Sports are everywhere. Professional athletes are some of the most grotesquely overpaid individuals in the modern world; children everywhere idolize these individuals. Parents are endlessly encouraged to push their children into athletic endeavors. According to common lore, there are little, if any, negatives of having young children in organized sports. But, how true is this?

kids, hockey

 

 

 

 

 

 

 

 

 

 

 

 

 

 

 

 

 

 

 

As much as physical activity is natural and crucial to a child’s development and health, the issue I have found with many sports is the same issue I find with spirituality: individually it is beautiful and necessary for our own mental and physical health, but when socially organized, it gets destroyed in the quest to dominate the individual’s existence. I say this because I spend the better part of my winter months photographing youth hockey tournaments, and though I love hockey (like any good Canadian should), and I will be the first to admit on-ice fights are highly entertaining… seeing a hockey-fight in the context of a youth tournament has made me question the health and sanity surrounding organized children’s sports.
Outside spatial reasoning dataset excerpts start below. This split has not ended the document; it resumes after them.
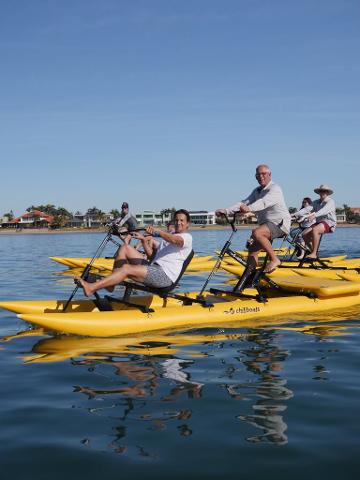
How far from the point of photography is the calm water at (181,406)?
3594mm

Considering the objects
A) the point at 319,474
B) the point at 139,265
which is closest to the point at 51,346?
the point at 139,265

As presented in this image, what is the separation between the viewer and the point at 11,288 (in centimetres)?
1355

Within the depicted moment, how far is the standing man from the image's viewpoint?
9.26 m

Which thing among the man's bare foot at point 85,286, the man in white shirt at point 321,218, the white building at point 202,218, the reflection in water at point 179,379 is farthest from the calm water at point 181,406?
the white building at point 202,218

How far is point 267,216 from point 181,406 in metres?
5.40

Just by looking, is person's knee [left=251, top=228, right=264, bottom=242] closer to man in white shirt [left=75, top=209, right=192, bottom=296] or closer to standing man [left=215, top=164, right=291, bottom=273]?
standing man [left=215, top=164, right=291, bottom=273]

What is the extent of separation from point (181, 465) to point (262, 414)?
108 centimetres

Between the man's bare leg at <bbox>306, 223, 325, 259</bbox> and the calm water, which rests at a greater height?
the man's bare leg at <bbox>306, 223, 325, 259</bbox>

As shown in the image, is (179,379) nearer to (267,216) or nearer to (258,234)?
(258,234)

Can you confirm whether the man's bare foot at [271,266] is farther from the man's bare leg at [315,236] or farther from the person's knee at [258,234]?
→ the man's bare leg at [315,236]

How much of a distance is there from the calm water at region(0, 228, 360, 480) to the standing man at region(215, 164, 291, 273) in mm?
2080

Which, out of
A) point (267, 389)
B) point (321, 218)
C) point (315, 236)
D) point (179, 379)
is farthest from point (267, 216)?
point (321, 218)

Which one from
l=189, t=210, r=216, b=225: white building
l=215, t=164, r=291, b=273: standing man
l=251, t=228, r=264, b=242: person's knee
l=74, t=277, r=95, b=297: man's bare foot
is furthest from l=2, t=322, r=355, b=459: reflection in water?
l=189, t=210, r=216, b=225: white building

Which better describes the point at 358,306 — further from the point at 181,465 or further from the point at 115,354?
the point at 181,465
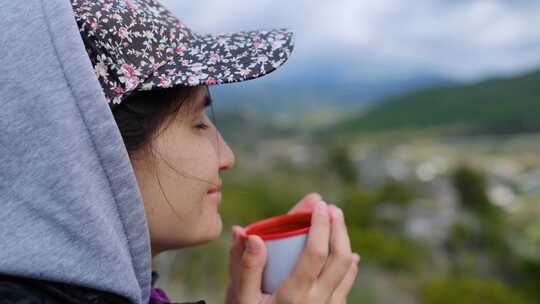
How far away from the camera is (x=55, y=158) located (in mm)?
970

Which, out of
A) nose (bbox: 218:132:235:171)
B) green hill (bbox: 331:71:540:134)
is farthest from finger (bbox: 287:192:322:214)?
green hill (bbox: 331:71:540:134)

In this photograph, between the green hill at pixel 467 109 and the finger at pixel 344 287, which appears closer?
the finger at pixel 344 287

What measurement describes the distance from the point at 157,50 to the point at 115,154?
287mm

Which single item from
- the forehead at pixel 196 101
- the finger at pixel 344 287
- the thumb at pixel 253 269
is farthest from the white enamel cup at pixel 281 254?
the forehead at pixel 196 101

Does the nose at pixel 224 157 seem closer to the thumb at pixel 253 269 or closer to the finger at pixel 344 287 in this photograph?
the thumb at pixel 253 269

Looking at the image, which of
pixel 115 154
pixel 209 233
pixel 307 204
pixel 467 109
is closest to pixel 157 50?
pixel 115 154

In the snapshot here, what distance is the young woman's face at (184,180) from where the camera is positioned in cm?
122

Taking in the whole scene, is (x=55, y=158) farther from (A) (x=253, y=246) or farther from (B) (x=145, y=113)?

This past weekend I saw no less than seven fights break out on the ice (these range from simply a shove to someone ending up on the ground crying); though the referees separate the kids during these skirmishes, for some reason the coaches do… nothing! I’ve even seen parents from two different teams yell at each other in front of their children regarding a call the referees had made. Since I represent my agency while I’m shooting (and therefore could not call everyone an imbecile), what I really wanted to do was bitch-slap every adult in the arena. Parents yell, coaches yell, children cry and/or taunt members of the opposing team: is this really what “healthy physical activity” should be all about?

As a child and teenager, I was enrolled in karate classes; why is that in such a sport as karate, we are taught that the most important rule of combat is respect of your opponent, whereas in nearly every other sport, the rule doesn’t seem to apply? Who is at fault: the coaches, the parents, or our culture that idolizes overt aggression? Maybe it is because I’ve never been good a team sports, but I’m guessing a large part of the fault lies in simply the nature of a “team” when it morphs into a mob and the mentality that goes with it. Teaching a child sportsmanlike conduct is so much easier one-on-one than when you’ve got seventeen hockey-stick-laden kids playing for the win each egging the others on.

I suppose it would be idealistic of me to hope for a generation of children who are impressed with others’ victory as much as they are of their own. A generation that is taught that losing with dignity has more merit than winning without it. A generation where professional athletes are paid no more than the kindergarten teachers who help teach children respect in the first place.

Yes, the ideal me likes this idea.

The real me, however, is looking forward to body-checking the next wise-ass-kid who takes a swing at a goalie.